The Burden of Modernity
Author: Carlos J. Alonso
Publisher: Oxford University Press
Total Pages: 240
Release: 1998-09-24
Genre: Literary Criticism
ISBN: 0195353358

Download The Burden of Modernity Book in PDF, Epub and Kindle

This book offers a provocative interpretation of cultural discourse in Spanish America. Alonso argues that Spanish American cultural production constituted itself through commitment to what he calls the "narrative of futurity," that is, the uncompromising adoption of modernity. This commitment fueled a rhetorical crisis that followed the embracing of discourses regarded as "modern" in historical and economic circumstance that are themselves the negation of modernity. Through fresh readings of texts by Sarmiento, Mansilla, Quiroga, Vargos Llosa, Garcia Marquez, and others, Alonso tracks this textual dynamic in works from the nineteenth century to the present.

Literary Revisionism and the Burden of Modernity

Literary Revisionism and the Burden of Modernity
Author: Jean-Pierre Mileur
Publisher: Univ of California Press
Total Pages: 286
Release: 2023-11-10
Genre: Literary Criticism
ISBN: 0520311434

Download Literary Revisionism and the Burden of Modernity Book in PDF, Epub and Kindle

Literary Revisionism places Bloom, his ally Geoffrey Hartman, and their contemporary literary situation in a borad historical and theoretical context by exploring the provenance of the revisionist stance in the origins of the New Testament canon, in the works of the Sensibility Poets and the great Romantics, and in the emergence of our own secular modernity. The results is an uncanny sense of the wholeness of the tradition, ironically coupled with an awareness that we are cut off from the past by the very insistence with which we employ criticism to maintain the fiction of an isolate modernity. This title is part of UC Press's Voices Revived program, which commemorates University of California Press's mission to seek out and cultivate the brightest minds and give them voice, reach, and impact. Drawing on a backlist dating to 1893, Voices Revived makes high-quality, peer-reviewed scholarship accessible once again using print-on-demand technology. This title was originally published in 1985.

Travel, Modernism and Modernity

Travel, Modernism and Modernity
Author: Robert Burden
Publisher: Routledge
Total Pages: 312
Release: 2016-03-09
Genre: Literary Criticism
ISBN: 1317006488

Download Travel, Modernism and Modernity Book in PDF, Epub and Kindle

Focusing on the significance of travel in Joseph Conrad, E.M. Forster, D.H. Lawrence, Henry James, and Edith Wharton, Robert Burden shows how travel enabled a new consciousness of mobility and borders during the modernist period.
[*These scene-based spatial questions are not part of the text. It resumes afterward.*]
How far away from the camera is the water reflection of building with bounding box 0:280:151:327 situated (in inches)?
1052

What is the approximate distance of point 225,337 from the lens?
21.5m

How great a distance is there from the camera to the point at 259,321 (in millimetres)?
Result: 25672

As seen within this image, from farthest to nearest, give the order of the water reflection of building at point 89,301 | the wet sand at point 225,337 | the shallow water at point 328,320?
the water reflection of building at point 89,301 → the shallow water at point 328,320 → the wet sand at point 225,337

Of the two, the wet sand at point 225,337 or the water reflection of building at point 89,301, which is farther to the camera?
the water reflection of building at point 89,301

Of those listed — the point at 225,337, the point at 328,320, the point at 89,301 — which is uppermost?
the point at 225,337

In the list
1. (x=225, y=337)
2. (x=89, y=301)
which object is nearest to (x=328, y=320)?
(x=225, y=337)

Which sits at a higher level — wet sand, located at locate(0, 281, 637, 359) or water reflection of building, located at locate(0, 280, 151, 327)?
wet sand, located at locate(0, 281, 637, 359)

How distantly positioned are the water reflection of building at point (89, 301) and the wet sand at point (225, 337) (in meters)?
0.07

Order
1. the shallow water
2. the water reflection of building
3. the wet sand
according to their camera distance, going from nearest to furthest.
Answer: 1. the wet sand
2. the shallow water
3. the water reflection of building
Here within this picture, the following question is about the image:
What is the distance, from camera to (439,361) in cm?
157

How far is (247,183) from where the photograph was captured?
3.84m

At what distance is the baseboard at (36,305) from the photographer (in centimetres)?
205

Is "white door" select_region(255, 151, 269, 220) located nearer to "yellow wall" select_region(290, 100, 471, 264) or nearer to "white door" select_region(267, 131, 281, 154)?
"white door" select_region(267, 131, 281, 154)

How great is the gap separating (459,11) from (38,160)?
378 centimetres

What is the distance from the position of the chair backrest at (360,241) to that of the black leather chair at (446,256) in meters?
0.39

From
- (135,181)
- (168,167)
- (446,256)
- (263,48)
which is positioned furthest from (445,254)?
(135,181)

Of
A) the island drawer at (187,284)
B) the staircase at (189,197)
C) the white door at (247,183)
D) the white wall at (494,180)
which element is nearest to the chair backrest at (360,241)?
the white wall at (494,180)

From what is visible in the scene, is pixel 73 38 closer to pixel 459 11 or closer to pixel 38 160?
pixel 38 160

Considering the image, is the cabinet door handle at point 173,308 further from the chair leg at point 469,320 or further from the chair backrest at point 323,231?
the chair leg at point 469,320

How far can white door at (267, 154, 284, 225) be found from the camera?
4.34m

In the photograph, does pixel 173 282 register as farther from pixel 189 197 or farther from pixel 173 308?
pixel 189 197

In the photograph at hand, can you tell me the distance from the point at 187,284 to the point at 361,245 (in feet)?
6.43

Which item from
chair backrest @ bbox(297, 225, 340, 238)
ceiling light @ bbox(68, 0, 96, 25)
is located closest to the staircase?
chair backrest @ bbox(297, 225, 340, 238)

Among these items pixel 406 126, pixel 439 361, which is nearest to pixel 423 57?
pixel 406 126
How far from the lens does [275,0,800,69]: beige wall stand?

For these authors, Burden suggests, travel becomes a narrative paradigm and dominant trope by which they explore questions of identity and otherness related to deep-seated concerns with the crisis of national cultural identity. He pays particular attention to the important distinction between travel and tourism, at the same time that he attends to the slippage between seeing and sightseeing, between the local character and the stereotype, between art and kitsch, and between older and newer ways of storytelling in the representational crisis of modernism. Burden argues that the greater awareness of cultural difference that characterizes both the travel writing and fiction of these expatriate writers became a defining feature of literary modernism, resulting in a consciousness of cultural difference that challenged the ethnographic project of empire.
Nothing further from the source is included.